Tuesday, December 4, 2007

Not Just the Poor



Middle class and out of a home in Chicago



Poorer neighborhoods hit hardest, but wealthy, middle class also squeezed

December 4, 2007
BY ART GOLAB Staff Reporter/agolab@suntimes.com
The home mortgage meltdown isn’t just gutting the poorer parts of town.

It’s beginning to hammer wealthy and middle class Chicago neighborhoods like Lincoln Park, Lincoln Square, Irving Park, Portage Park and Mt. Greenwood — all areas where home mortgage foreclosures have shot up by 100 percent or more from 2006 to 2007.

The home mortgage meltdown is beginning to slam Chicago's wealthy and middle-class neighborhoods.
(AP)

Data released Monday by the National Training and Information Center shows that in Lincoln Park there were 18 homes in foreclosure during the first six months of 2006 — but that number more than doubled to 37 for the first half of this year.

In terms of sheer numbers, poor neighborhoods still are feeling the worst pain. But percentage increase in mortgage defaults is climbing faster in middle class areas, according to the data.

Poverty stricken West Englewood, for example, had 348 foreclosures, or 111 per square mile — yet that was just a 58 percent increase over the previous year.

But in middle class Portage Park, the heart of the Northwest Side Bungalow Belt, mortgage defaults jumped from 32 homes to 94, a whopping 193.8 percent.



Does anyone out there realize that prices went way too far ahead of income??? That is why the foreclosures are jumping. People could not afford the price tag, but they were goeded into stretching too far by the TV flipper shows, the real estate agents, the neighbors, the co-workers, et al. Now judgement day as arrived and they want a pass because they are too gullible.



Freezing the ARMS is a good first step,” said Rose, but he added that lenders should also work with borrowers to permanently change the terms of the loans so they don’t get into trouble again.

Also, government and lenders should to find new, healthier ways to bring mortgage money into poorer neighborhoods rather than just subprime lending.

"And to make sure this doesn’t happen again we’ve got to slap some rules on an industry that has gone virtually unregulated,” said Rose.

Overall in Chicago, the foreclosure rate was 40 percent higher for the first six months of this year compared to a similar period in 2006.



Does this sound about right?

Mr.

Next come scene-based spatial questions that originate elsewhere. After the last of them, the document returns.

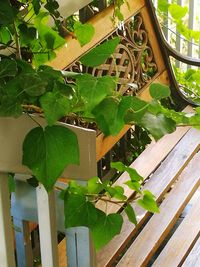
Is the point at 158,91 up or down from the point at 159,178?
up

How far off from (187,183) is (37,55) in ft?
3.99

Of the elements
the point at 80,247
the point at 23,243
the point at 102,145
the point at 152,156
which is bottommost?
the point at 152,156

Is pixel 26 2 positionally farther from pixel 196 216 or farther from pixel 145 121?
pixel 196 216

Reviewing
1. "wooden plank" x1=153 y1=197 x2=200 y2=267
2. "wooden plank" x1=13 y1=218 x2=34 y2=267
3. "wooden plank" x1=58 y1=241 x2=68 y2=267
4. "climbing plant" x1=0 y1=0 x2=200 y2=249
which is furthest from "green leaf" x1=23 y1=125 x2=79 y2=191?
"wooden plank" x1=153 y1=197 x2=200 y2=267

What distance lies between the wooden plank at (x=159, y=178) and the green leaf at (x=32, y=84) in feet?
3.29

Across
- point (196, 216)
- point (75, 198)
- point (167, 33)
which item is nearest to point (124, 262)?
point (196, 216)

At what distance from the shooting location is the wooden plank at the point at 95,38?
1.71 m

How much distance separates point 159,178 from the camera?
2.04 m

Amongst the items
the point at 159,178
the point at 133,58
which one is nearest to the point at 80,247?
the point at 159,178

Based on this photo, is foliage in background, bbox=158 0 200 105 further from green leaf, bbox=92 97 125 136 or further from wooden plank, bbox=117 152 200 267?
green leaf, bbox=92 97 125 136

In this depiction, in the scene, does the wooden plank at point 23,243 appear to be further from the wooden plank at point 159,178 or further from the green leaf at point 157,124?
the green leaf at point 157,124

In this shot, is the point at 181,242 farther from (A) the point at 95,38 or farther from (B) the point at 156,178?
(A) the point at 95,38

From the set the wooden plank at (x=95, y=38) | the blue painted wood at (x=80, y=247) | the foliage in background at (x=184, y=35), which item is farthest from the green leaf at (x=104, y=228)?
the foliage in background at (x=184, y=35)

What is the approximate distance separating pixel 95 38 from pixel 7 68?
1247 mm
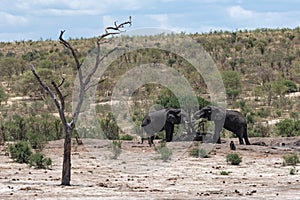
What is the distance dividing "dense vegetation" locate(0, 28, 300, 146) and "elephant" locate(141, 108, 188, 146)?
296 cm

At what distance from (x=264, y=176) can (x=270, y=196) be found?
14.0 ft

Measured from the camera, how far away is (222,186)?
17594mm

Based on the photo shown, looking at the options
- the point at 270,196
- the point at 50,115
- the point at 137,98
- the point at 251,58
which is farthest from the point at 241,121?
the point at 251,58

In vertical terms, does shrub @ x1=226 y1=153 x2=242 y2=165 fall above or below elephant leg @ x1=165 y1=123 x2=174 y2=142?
below

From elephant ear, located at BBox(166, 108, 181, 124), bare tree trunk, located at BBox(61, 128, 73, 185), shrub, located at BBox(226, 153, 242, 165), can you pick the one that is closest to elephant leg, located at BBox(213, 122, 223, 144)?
elephant ear, located at BBox(166, 108, 181, 124)

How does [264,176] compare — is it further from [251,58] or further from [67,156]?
[251,58]

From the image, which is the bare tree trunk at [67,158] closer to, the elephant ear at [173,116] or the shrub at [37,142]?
the shrub at [37,142]

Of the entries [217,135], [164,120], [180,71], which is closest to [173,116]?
[164,120]

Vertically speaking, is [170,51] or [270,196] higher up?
[170,51]

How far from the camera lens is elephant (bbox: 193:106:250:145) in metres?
27.6

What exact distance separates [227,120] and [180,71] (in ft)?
94.7

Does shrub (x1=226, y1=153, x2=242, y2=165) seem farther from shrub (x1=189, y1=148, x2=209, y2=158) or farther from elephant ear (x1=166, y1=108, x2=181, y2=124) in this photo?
elephant ear (x1=166, y1=108, x2=181, y2=124)

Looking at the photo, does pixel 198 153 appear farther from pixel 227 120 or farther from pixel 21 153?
pixel 21 153

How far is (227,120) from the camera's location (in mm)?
Answer: 27859
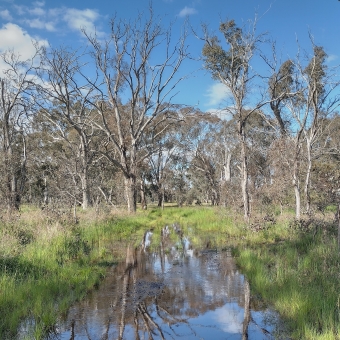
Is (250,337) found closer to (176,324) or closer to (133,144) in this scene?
(176,324)

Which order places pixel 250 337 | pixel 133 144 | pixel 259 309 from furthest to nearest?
1. pixel 133 144
2. pixel 259 309
3. pixel 250 337

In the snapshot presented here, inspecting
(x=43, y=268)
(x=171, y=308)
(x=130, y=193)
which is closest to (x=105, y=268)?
(x=43, y=268)

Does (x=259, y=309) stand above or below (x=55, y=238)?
below

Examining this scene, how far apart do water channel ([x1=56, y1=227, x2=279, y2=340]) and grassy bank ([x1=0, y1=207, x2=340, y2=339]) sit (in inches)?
11.6

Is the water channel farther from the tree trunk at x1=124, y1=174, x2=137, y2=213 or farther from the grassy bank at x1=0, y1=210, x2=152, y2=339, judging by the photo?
the tree trunk at x1=124, y1=174, x2=137, y2=213

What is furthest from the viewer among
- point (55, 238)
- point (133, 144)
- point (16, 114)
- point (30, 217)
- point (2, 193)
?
point (16, 114)

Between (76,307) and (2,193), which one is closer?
(76,307)

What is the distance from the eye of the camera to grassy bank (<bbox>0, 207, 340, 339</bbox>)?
5.01m

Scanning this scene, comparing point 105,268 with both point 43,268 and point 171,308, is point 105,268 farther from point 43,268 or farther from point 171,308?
point 171,308

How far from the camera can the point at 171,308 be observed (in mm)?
5887

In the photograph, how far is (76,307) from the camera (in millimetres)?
5883

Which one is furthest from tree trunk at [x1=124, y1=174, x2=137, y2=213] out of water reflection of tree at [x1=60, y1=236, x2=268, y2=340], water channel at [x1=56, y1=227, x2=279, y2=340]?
water channel at [x1=56, y1=227, x2=279, y2=340]

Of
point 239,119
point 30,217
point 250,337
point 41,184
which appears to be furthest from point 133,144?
point 41,184

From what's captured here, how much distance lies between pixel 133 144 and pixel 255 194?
879 centimetres
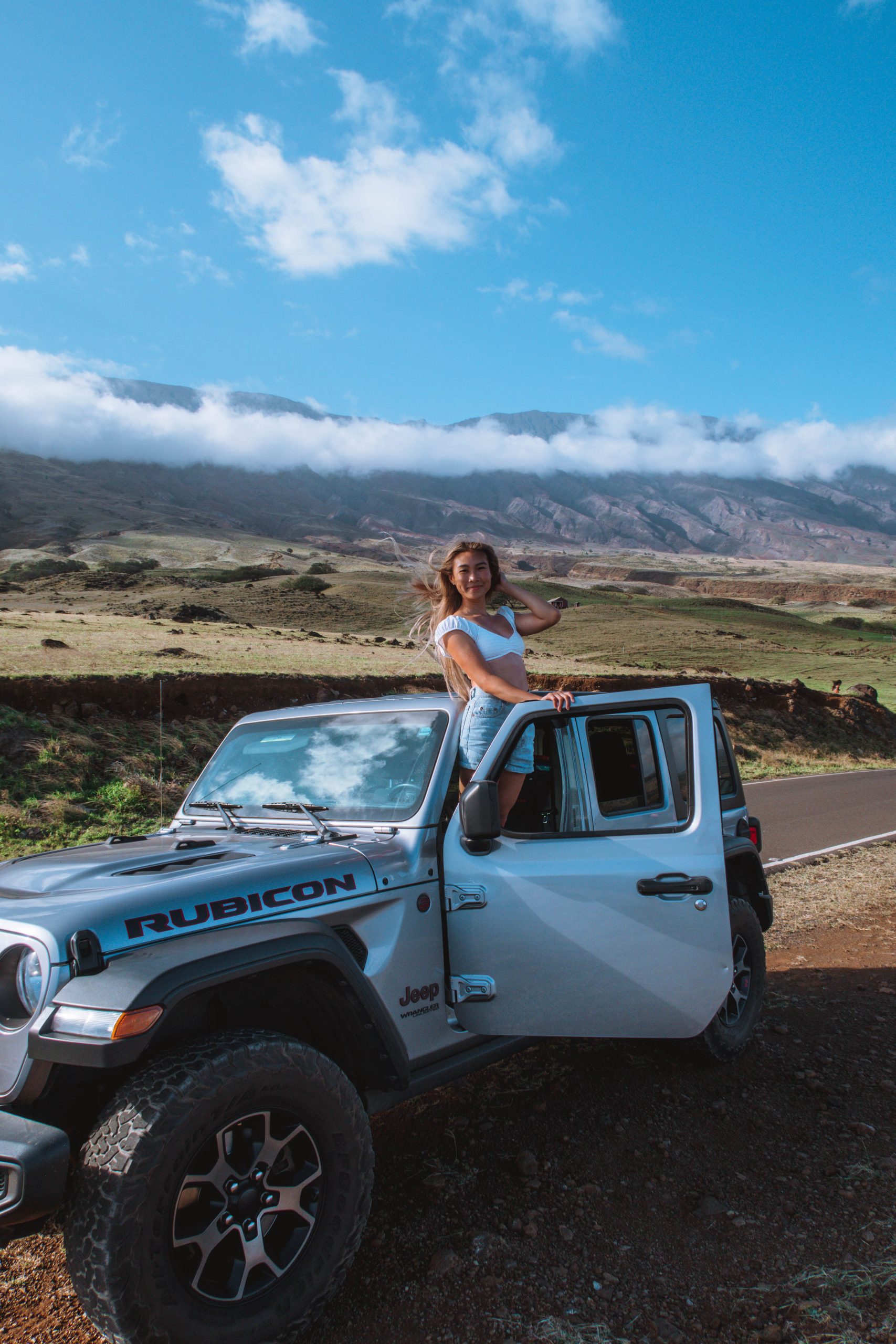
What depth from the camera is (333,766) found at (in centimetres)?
407

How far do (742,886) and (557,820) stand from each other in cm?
159

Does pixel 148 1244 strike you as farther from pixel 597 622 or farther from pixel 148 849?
pixel 597 622

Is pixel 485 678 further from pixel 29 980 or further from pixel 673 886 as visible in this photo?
pixel 29 980

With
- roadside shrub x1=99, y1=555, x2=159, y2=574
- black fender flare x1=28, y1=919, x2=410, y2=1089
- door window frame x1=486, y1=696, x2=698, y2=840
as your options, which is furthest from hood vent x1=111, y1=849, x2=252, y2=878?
roadside shrub x1=99, y1=555, x2=159, y2=574

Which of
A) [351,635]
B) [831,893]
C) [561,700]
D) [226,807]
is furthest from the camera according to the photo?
[351,635]

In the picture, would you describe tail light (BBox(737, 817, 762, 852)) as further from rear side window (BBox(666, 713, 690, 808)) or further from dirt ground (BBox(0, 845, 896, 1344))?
dirt ground (BBox(0, 845, 896, 1344))

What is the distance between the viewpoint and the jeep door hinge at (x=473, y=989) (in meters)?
3.38

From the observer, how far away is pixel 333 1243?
8.79 feet

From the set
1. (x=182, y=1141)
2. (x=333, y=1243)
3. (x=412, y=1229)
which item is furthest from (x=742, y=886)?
(x=182, y=1141)

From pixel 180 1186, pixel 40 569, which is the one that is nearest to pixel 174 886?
pixel 180 1186

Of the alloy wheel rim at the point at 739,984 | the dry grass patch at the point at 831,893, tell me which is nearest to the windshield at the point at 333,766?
the alloy wheel rim at the point at 739,984

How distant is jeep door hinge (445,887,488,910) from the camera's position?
134 inches

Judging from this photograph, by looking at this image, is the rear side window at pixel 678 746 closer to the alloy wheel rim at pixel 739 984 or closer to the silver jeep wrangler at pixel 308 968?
the silver jeep wrangler at pixel 308 968

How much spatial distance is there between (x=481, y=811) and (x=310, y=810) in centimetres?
102
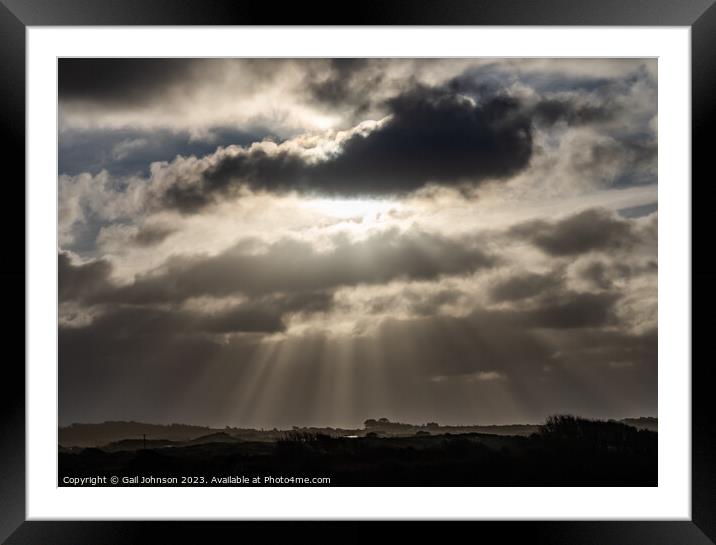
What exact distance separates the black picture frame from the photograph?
26 cm

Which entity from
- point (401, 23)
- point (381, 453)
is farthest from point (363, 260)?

Fvcked Borrower: Mr. Nanny-State Government! Mr. Nanny-State Government!

Mr. Nanny-State Government: What Mr. Fvcked Borrower?

Mr. Fvcked Borrower: I'm in trouble and I need your help!

Mr. Nanny-State Government: What is it?

Mr. Fvcked Borrower: I can't afford my lottery tick....er, I mean my HOME any more. I'm scared! Tell Mr. Lender to give me a break.

Mr. Nanny-State Government: Ok, Mr. Lender, go easy on Mr. Fvcked Borrower!

Mr. Lender: We know you lied on your lottery tick...er, loan application, Mr. Fvcked Borrower. But that was ok, because we liked the commissions. We will freeze your rate if you promise never to do this ever again. Do you promise never to get in over your head again with debt?

Mr. Fvcked Borrower: Oh, yes. Yes. I promise never to get in over my head again. Thank you sir, thank you.

[Mr. Fvcked Borrower is crossing his fingers behind his back.]